In the primary walls, the ratios of xyloglucans, pectic polyssacharides and protein are quite reduced. The xyloglucans polymers are short and closely associated to cellulose microfibrils. The araboxylans constitute the main polymer responsible for the establishment of cross-bonds between adjacent cellulose molecules (Chesson & Forsberg, 1997). The monomer skeleton is extensively replaced by arabinose units which, are further replaced by ferulic acid units or, less often, by p-coumaric acid (Chesson & Forsberg, 1997). The cellulose fibrils from the secondary cell walls are perfectly oriented in a parallel arrangement (Terashima et al., 1993). The xylans are deposited along with the cellulose and are likely to perform similar function, which is to establish cross-bonds between adjacent chains. However, such polymers are structurally different from araboxylans from the primary wall.
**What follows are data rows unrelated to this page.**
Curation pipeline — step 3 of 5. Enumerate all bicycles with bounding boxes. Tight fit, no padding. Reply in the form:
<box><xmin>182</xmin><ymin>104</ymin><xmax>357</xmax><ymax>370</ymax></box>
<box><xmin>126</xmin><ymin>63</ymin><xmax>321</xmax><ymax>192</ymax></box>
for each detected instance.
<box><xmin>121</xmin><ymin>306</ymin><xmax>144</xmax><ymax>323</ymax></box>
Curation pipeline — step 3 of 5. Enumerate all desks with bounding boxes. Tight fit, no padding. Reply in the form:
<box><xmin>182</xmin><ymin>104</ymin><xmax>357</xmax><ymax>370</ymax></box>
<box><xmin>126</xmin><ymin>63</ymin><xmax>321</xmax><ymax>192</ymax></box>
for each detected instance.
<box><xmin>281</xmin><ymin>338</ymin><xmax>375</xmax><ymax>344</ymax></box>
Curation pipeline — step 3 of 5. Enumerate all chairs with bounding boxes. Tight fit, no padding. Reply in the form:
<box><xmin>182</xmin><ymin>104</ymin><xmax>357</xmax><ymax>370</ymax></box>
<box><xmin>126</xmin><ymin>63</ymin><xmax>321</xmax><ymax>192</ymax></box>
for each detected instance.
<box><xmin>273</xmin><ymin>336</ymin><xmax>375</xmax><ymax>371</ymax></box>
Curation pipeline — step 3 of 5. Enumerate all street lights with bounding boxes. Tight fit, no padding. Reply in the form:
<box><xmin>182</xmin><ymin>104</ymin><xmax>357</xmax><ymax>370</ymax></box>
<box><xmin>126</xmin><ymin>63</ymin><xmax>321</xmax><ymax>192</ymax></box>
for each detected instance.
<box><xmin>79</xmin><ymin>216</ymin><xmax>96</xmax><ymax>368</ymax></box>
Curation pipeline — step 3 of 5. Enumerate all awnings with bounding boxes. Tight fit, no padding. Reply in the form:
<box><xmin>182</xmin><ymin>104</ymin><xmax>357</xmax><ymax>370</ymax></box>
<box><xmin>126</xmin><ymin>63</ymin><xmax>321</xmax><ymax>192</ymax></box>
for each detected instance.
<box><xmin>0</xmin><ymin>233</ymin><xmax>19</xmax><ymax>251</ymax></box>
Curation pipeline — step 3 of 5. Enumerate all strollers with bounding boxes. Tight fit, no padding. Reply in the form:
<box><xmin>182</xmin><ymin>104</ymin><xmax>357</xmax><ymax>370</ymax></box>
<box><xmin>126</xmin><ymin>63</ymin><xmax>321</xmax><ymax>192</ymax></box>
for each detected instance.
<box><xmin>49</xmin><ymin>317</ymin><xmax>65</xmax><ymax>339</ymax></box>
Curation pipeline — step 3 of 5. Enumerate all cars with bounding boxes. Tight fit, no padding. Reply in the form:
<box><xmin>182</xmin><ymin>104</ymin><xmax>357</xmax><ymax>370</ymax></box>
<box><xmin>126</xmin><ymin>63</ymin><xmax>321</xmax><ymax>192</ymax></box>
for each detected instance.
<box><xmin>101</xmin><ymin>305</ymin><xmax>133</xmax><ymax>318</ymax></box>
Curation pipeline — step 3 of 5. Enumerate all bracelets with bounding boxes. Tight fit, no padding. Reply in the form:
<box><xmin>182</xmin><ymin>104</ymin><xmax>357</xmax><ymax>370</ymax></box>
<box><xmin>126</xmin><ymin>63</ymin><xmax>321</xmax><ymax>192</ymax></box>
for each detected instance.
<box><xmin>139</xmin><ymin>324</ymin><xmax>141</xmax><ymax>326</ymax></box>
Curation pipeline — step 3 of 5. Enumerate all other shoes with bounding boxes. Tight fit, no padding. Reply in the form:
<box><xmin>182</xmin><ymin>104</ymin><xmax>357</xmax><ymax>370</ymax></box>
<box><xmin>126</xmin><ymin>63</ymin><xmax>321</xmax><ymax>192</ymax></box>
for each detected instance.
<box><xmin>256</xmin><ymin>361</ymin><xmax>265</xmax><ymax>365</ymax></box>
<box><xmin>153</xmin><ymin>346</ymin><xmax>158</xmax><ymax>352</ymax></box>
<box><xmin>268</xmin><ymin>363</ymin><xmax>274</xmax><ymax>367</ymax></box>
At the beginning of the lignification process a higher deposition of hydroxiphenil units seems to occur and less guaiacyl. As the process evolves and encompasses the secondary cell wall, the percentage of hydroxiphenil units decreases and there is an increase in the siringil units (He & Terashima, 1989). The ferulic acid is much more important than the p-coumaric acid for the primary walls, whereas the latter prevails in the secondary walls, increasing its concentration as the plant grows (Muller-Harvey et al., 1986).
Cell wall structure as a limiting factor to degradation
The three-dimensional structure of the cell wall is a barrier for the action of several enzymatic systems responsible for its degradation. As any structure that presents considerable dynamics, the cell wall developed, along its evolutionary process, a set of characteristics which would allow its survival as essential constituent of the plant. Such statement, besides demonstrating the different structural patterns that may occur at cell wall level, also indicates the existence of a complex set of factors that may influence its digestion.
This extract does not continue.